#### Provided entries:

■ ■ ■

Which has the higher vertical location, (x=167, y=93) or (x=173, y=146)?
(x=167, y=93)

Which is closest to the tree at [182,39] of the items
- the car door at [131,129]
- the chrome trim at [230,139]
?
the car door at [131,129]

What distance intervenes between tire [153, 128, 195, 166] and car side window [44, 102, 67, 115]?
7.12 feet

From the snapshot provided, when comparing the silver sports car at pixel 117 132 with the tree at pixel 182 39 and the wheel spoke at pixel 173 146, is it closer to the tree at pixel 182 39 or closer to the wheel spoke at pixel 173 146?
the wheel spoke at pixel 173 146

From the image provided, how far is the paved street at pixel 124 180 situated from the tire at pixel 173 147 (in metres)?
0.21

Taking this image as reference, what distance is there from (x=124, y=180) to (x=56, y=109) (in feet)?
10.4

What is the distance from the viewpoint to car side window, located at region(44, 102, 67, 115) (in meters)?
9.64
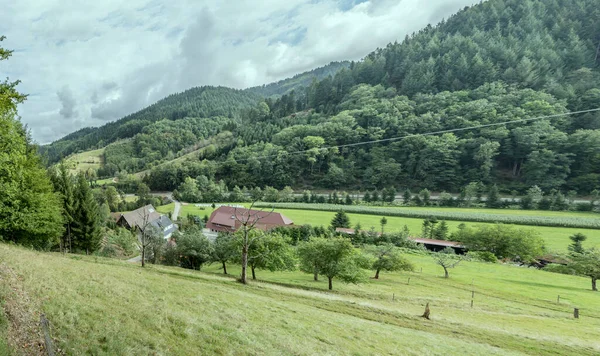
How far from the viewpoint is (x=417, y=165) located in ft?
347

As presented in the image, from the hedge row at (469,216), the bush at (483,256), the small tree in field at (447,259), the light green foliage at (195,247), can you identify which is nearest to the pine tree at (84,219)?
the light green foliage at (195,247)

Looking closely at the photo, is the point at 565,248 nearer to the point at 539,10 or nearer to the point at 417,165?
the point at 417,165

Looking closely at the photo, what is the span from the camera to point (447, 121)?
115 meters

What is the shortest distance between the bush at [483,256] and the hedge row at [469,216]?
1484cm

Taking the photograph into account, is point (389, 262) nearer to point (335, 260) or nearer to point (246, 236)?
point (335, 260)

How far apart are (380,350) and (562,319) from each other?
85.9 feet

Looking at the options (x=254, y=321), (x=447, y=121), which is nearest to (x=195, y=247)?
(x=254, y=321)

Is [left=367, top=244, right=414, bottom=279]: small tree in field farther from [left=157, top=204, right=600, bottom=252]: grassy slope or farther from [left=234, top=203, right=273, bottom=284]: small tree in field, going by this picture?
[left=157, top=204, right=600, bottom=252]: grassy slope

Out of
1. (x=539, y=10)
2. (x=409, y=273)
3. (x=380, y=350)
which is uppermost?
(x=539, y=10)

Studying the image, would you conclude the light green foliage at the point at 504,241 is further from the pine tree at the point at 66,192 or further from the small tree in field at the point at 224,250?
the pine tree at the point at 66,192

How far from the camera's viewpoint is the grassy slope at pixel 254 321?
812 cm

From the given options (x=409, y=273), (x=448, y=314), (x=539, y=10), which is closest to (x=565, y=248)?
(x=409, y=273)

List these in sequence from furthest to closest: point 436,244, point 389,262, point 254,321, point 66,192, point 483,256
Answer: point 436,244 → point 483,256 → point 389,262 → point 66,192 → point 254,321

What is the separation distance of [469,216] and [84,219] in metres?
76.9
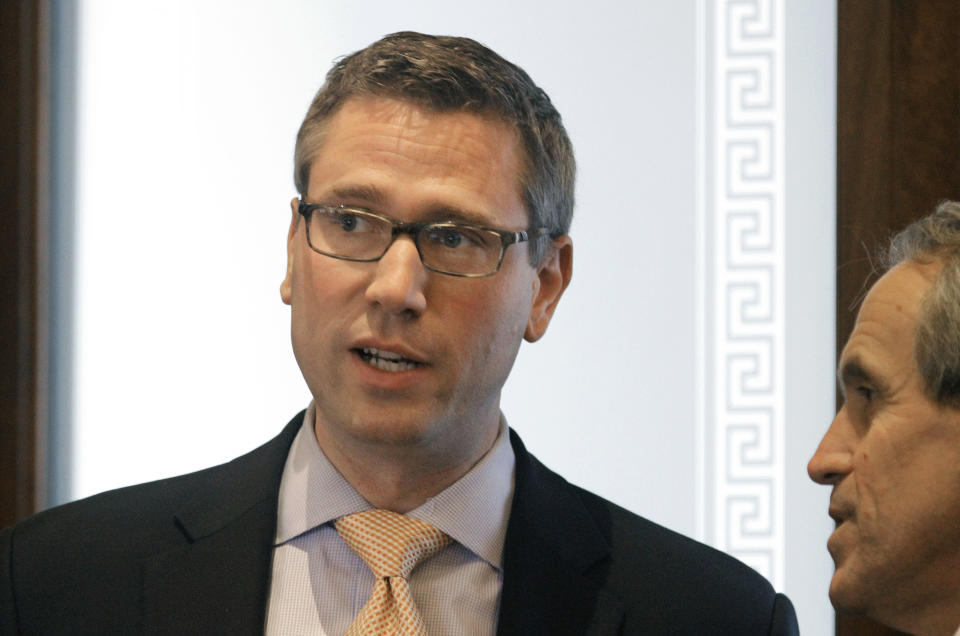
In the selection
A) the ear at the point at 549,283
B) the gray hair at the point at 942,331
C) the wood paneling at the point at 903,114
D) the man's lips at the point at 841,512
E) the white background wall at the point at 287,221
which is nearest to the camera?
the gray hair at the point at 942,331

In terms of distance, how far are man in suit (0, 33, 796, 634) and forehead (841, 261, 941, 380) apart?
491 mm

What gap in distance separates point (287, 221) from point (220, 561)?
1.05m

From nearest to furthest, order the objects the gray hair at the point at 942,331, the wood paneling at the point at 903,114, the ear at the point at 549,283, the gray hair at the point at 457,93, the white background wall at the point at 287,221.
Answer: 1. the gray hair at the point at 942,331
2. the gray hair at the point at 457,93
3. the ear at the point at 549,283
4. the wood paneling at the point at 903,114
5. the white background wall at the point at 287,221

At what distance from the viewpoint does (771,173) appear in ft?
7.91

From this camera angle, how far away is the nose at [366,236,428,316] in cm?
161

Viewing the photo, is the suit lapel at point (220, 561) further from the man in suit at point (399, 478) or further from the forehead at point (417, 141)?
the forehead at point (417, 141)

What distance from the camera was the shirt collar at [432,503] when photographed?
5.68ft

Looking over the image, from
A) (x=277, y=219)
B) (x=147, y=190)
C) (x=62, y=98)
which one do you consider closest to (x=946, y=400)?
(x=277, y=219)

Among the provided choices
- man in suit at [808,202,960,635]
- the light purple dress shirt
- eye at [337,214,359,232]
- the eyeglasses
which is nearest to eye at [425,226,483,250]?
the eyeglasses

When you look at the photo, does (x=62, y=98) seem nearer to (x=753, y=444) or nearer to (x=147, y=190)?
(x=147, y=190)

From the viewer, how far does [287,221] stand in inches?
101

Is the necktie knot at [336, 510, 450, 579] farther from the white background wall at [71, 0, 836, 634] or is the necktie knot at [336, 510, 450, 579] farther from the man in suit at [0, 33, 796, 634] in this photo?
the white background wall at [71, 0, 836, 634]

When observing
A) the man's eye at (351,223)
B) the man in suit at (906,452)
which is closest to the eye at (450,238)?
the man's eye at (351,223)

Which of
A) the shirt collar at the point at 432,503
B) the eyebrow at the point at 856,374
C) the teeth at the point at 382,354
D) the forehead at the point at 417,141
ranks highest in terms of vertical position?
the forehead at the point at 417,141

■ ■ ■

#### Short task:
Render the lines above as a two-column CSV with the headers "text" and "answer", starting at the line that contains "When observing" and ending at the last line. Give one row for each item, placing its text and its answer each in a single quoted field with line breaks turned into spaces.

#### Result:
text,answer
"When observing A) the man's eye at (351,223) B) the man in suit at (906,452) which is closest to the eye at (450,238)?","the man's eye at (351,223)"
"Which of A) the shirt collar at the point at 432,503 B) the eyebrow at the point at 856,374 C) the teeth at the point at 382,354 D) the forehead at the point at 417,141 ranks highest in terms of vertical position?","the forehead at the point at 417,141"